• [TASK GOAL] Rewrite every one of the entries below, putting "black printed dress" wherever "black floral print dress" appears and keeping everything else the same.

• [STORED ROWS]
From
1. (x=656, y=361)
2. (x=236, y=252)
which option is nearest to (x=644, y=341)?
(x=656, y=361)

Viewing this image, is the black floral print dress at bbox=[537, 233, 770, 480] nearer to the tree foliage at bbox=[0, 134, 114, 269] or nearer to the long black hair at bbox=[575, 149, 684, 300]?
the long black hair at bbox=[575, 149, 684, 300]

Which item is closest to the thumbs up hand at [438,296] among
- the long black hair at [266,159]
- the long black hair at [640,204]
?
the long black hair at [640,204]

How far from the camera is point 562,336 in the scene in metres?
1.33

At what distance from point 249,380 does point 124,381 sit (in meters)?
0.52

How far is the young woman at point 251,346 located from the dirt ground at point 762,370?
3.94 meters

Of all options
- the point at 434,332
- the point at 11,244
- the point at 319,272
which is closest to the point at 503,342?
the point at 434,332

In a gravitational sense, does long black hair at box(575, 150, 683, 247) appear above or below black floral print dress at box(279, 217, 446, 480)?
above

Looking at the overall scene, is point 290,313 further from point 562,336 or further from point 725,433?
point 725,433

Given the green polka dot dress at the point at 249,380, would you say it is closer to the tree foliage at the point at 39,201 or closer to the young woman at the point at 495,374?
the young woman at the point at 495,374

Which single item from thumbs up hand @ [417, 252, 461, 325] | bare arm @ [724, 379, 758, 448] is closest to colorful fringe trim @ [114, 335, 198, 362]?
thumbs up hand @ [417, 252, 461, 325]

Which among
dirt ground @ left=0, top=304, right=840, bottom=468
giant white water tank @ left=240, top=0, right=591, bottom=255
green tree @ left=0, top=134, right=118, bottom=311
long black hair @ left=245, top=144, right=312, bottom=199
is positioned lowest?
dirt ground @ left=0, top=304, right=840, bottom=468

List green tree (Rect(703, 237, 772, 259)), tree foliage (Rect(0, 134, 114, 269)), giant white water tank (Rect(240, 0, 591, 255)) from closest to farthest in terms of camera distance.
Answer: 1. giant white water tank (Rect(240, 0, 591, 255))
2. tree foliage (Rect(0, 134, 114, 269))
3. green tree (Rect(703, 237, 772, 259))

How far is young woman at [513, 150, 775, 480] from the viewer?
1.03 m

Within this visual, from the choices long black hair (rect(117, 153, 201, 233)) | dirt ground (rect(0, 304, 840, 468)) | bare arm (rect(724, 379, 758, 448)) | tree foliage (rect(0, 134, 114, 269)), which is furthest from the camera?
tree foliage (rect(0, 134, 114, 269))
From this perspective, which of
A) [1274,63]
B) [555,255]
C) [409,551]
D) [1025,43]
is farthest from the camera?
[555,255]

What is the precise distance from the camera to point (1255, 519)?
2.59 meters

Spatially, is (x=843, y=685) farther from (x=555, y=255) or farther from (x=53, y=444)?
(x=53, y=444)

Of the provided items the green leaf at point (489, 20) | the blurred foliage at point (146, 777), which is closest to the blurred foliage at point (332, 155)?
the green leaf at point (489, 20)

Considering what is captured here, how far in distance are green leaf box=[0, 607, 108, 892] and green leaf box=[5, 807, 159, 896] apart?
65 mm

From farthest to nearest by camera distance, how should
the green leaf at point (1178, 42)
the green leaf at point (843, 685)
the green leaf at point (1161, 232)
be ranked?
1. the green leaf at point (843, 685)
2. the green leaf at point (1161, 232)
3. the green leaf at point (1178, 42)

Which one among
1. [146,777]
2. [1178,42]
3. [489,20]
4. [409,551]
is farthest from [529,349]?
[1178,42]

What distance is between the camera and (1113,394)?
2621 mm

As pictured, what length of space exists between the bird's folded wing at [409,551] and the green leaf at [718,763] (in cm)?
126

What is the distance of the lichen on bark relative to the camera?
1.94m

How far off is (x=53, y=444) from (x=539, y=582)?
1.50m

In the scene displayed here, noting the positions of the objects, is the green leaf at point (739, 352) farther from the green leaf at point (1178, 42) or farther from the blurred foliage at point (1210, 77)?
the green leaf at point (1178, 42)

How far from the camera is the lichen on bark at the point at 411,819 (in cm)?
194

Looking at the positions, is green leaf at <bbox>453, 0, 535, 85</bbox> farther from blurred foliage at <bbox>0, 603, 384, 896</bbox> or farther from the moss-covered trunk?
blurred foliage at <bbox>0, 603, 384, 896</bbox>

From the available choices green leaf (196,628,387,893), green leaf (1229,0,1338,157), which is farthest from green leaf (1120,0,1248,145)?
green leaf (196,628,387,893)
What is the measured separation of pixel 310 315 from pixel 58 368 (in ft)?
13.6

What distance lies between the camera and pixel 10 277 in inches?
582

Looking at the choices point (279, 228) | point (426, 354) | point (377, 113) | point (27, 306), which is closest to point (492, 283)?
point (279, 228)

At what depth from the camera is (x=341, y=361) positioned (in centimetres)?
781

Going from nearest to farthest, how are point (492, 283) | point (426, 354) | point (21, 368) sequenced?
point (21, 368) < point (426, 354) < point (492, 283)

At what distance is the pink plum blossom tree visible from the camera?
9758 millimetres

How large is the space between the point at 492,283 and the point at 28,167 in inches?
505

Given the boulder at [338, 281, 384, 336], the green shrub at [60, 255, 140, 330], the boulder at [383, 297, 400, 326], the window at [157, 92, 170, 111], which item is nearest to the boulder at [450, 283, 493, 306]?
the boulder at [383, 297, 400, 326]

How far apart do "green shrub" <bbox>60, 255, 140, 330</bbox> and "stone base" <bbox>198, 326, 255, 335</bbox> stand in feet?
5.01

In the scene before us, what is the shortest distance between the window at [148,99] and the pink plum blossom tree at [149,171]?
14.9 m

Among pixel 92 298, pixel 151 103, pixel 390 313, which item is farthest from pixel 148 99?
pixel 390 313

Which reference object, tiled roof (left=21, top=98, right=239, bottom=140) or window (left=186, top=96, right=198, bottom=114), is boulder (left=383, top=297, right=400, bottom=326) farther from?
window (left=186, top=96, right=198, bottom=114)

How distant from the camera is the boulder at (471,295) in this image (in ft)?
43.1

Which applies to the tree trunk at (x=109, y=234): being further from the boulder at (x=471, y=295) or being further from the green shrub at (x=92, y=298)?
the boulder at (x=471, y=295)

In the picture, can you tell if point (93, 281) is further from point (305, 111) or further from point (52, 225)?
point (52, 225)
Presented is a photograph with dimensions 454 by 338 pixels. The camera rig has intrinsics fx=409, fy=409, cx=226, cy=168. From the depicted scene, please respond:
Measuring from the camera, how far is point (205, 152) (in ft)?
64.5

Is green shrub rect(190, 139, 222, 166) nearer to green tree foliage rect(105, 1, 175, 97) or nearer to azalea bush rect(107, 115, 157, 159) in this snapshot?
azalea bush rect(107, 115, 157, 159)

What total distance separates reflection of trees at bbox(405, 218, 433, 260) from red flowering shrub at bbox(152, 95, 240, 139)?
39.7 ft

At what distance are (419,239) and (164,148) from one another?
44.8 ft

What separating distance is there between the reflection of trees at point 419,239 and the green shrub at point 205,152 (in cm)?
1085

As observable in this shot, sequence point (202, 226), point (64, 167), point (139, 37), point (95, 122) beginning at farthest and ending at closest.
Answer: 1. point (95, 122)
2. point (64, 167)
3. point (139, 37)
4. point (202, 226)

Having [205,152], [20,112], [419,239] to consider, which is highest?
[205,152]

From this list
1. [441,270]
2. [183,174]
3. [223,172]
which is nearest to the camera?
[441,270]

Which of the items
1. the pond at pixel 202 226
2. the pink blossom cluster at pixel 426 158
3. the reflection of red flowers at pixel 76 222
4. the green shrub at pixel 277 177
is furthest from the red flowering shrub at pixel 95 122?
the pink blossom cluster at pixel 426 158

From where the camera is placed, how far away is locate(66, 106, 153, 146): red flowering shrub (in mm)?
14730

• [TASK OUTPUT]
From
1. (x=656, y=361)
2. (x=236, y=252)
which option is nearest to (x=644, y=341)?
(x=656, y=361)

Viewing this image, is the black printed dress at bbox=[537, 233, 770, 480] nearer to the tree foliage at bbox=[0, 134, 114, 269] or nearer to the long black hair at bbox=[575, 149, 684, 300]?
the long black hair at bbox=[575, 149, 684, 300]

Which item is closest to the thumbs up hand at [438,296] among
- the long black hair at [266,159]
- the long black hair at [640,204]
?
the long black hair at [640,204]

How far from the camera is point 562,336 in the scene in metres?
1.33

At what distance from point 249,380 does point 124,381 sit (in meters)?
0.52

How far is the young woman at point 251,346 located from the dirt ground at point 762,370?
3.94 meters

Of all options
- the point at 434,332
- the point at 11,244
- the point at 319,272
which is closest to the point at 503,342?
the point at 434,332

In a gravitational sense, does long black hair at box(575, 150, 683, 247) appear above or below black printed dress at box(279, 217, 446, 480)?
above

Looking at the overall scene, is point 290,313 further from point 562,336 or further from point 725,433?
point 725,433

Given the green polka dot dress at the point at 249,380, would you say it is closer to the tree foliage at the point at 39,201 or closer to the young woman at the point at 495,374?
the young woman at the point at 495,374

Which single item from thumbs up hand @ [417, 252, 461, 325] | bare arm @ [724, 379, 758, 448] is closest to colorful fringe trim @ [114, 335, 198, 362]?
thumbs up hand @ [417, 252, 461, 325]

Which among
dirt ground @ left=0, top=304, right=840, bottom=468
giant white water tank @ left=240, top=0, right=591, bottom=255
green tree @ left=0, top=134, right=118, bottom=311
long black hair @ left=245, top=144, right=312, bottom=199
is positioned lowest?
dirt ground @ left=0, top=304, right=840, bottom=468

List green tree (Rect(703, 237, 772, 259)), tree foliage (Rect(0, 134, 114, 269)), giant white water tank (Rect(240, 0, 591, 255)) from closest to farthest in terms of camera distance.
Answer: 1. giant white water tank (Rect(240, 0, 591, 255))
2. tree foliage (Rect(0, 134, 114, 269))
3. green tree (Rect(703, 237, 772, 259))

How far is young woman at [513, 150, 775, 480] from the viewer?
1.03 m

Within this visual, from the choices long black hair (rect(117, 153, 201, 233)) | dirt ground (rect(0, 304, 840, 468)) | bare arm (rect(724, 379, 758, 448)) | tree foliage (rect(0, 134, 114, 269)), which is furthest from the camera?
tree foliage (rect(0, 134, 114, 269))
From this perspective, which of
A) [1274,63]
B) [555,255]
C) [409,551]
D) [1025,43]
is farthest from the camera?
[555,255]

What is the precise distance from the camera to point (1255, 519)?
2.59 meters

Spatially, is (x=843, y=685) farther from (x=555, y=255) or farther from (x=53, y=444)?
(x=53, y=444)

Of the provided items the green leaf at point (489, 20) | the blurred foliage at point (146, 777), which is closest to the blurred foliage at point (332, 155)?
the green leaf at point (489, 20)

Considering what is captured here, how far in distance are green leaf box=[0, 607, 108, 892] and green leaf box=[5, 807, 159, 896] apart?
65 mm

From farthest to nearest by camera distance, how should
the green leaf at point (1178, 42)
the green leaf at point (843, 685)
the green leaf at point (1161, 232)
be ranked?
1. the green leaf at point (843, 685)
2. the green leaf at point (1161, 232)
3. the green leaf at point (1178, 42)

Which one among
1. [146,777]
2. [1178,42]
3. [489,20]
4. [409,551]
is farthest from [529,349]?
[1178,42]

What distance is between the camera and (1113,394)?
2621 mm

As pictured, what length of space exists between the bird's folded wing at [409,551] and the green leaf at [718,763] (in cm)?
126

What is the distance of the lichen on bark relative to the camera?
1.94m

How far off is (x=53, y=444) from (x=539, y=582)?
1.50m

In the scene displayed here, noting the positions of the objects, is the green leaf at point (739, 352) farther from the green leaf at point (1178, 42) or farther from the blurred foliage at point (1210, 77)?
the green leaf at point (1178, 42)

How far from the camera is the lichen on bark at the point at 411,819 (in cm)?
194

Looking at the positions, is green leaf at <bbox>453, 0, 535, 85</bbox> farther from blurred foliage at <bbox>0, 603, 384, 896</bbox> or farther from the moss-covered trunk?
blurred foliage at <bbox>0, 603, 384, 896</bbox>

From the available choices green leaf (196,628,387,893), green leaf (1229,0,1338,157), which is farthest from green leaf (1120,0,1248,145)?
green leaf (196,628,387,893)
What is the measured separation of pixel 310 315 from pixel 58 368 (in ft)?
13.6

What distance lies between the camera and pixel 10 277 in inches?
582

Looking at the choices point (279, 228) | point (426, 354) | point (377, 113) | point (27, 306), which is closest to point (492, 283)?
point (279, 228)

At what depth from the camera is (x=341, y=361) positioned (in centimetres)?
781

Going from nearest to farthest, how are point (492, 283) | point (426, 354) | point (21, 368) sequenced?
point (21, 368) < point (426, 354) < point (492, 283)

At what distance is the pink plum blossom tree visible from the camera?
9758 millimetres

How large is the space between the point at 492,283 and the point at 28,167 in inches?
505

Given the boulder at [338, 281, 384, 336], the green shrub at [60, 255, 140, 330], the boulder at [383, 297, 400, 326], the window at [157, 92, 170, 111], which item is nearest to the boulder at [450, 283, 493, 306]?
the boulder at [383, 297, 400, 326]

How far apart do "green shrub" <bbox>60, 255, 140, 330</bbox> and "stone base" <bbox>198, 326, 255, 335</bbox> stand in feet?
5.01

In the scene before us, what is the shortest distance between the window at [148,99] and the pink plum blossom tree at [149,171]?
14.9 m

Among pixel 92 298, pixel 151 103, pixel 390 313, which item is farthest from pixel 148 99?
pixel 390 313

Which reference object, tiled roof (left=21, top=98, right=239, bottom=140) or window (left=186, top=96, right=198, bottom=114), is boulder (left=383, top=297, right=400, bottom=326) farther from?
window (left=186, top=96, right=198, bottom=114)

How distant from the camera is the boulder at (471,295) in this image (in ft)?
43.1

Which applies to the tree trunk at (x=109, y=234): being further from the boulder at (x=471, y=295) or being further from the green shrub at (x=92, y=298)?
the boulder at (x=471, y=295)

In the picture, can you tell if point (93, 281) is further from point (305, 111) or further from point (52, 225)?
point (52, 225)
Presented is a photograph with dimensions 454 by 338 pixels. The camera rig has intrinsics fx=409, fy=409, cx=226, cy=168. From the depicted scene, please respond:
Measuring from the camera, how far is point (205, 152) (in ft)?
64.5

Is green shrub rect(190, 139, 222, 166) nearer to green tree foliage rect(105, 1, 175, 97) or nearer to azalea bush rect(107, 115, 157, 159) in this snapshot?
azalea bush rect(107, 115, 157, 159)

What total distance separates reflection of trees at bbox(405, 218, 433, 260) from red flowering shrub at bbox(152, 95, 240, 139)?
39.7 ft

At what distance are (419,239) and (164,148) from one another?
44.8 ft

What separating distance is there between the reflection of trees at point 419,239 and the green shrub at point 205,152 (in cm)?
1085

As observable in this shot, sequence point (202, 226), point (64, 167), point (139, 37), point (95, 122) beginning at farthest and ending at closest.
Answer: 1. point (95, 122)
2. point (64, 167)
3. point (139, 37)
4. point (202, 226)

Having [205,152], [20,112], [419,239] to consider, which is highest?
[205,152]

From this list
1. [441,270]
2. [183,174]
3. [223,172]
which is nearest to the camera?
[441,270]

Which of the items
1. the pond at pixel 202 226
2. the pink blossom cluster at pixel 426 158
3. the reflection of red flowers at pixel 76 222
4. the green shrub at pixel 277 177
is furthest from the red flowering shrub at pixel 95 122?
the pink blossom cluster at pixel 426 158

From where the camera is placed, how far away is locate(66, 106, 153, 146): red flowering shrub (in mm)?
14730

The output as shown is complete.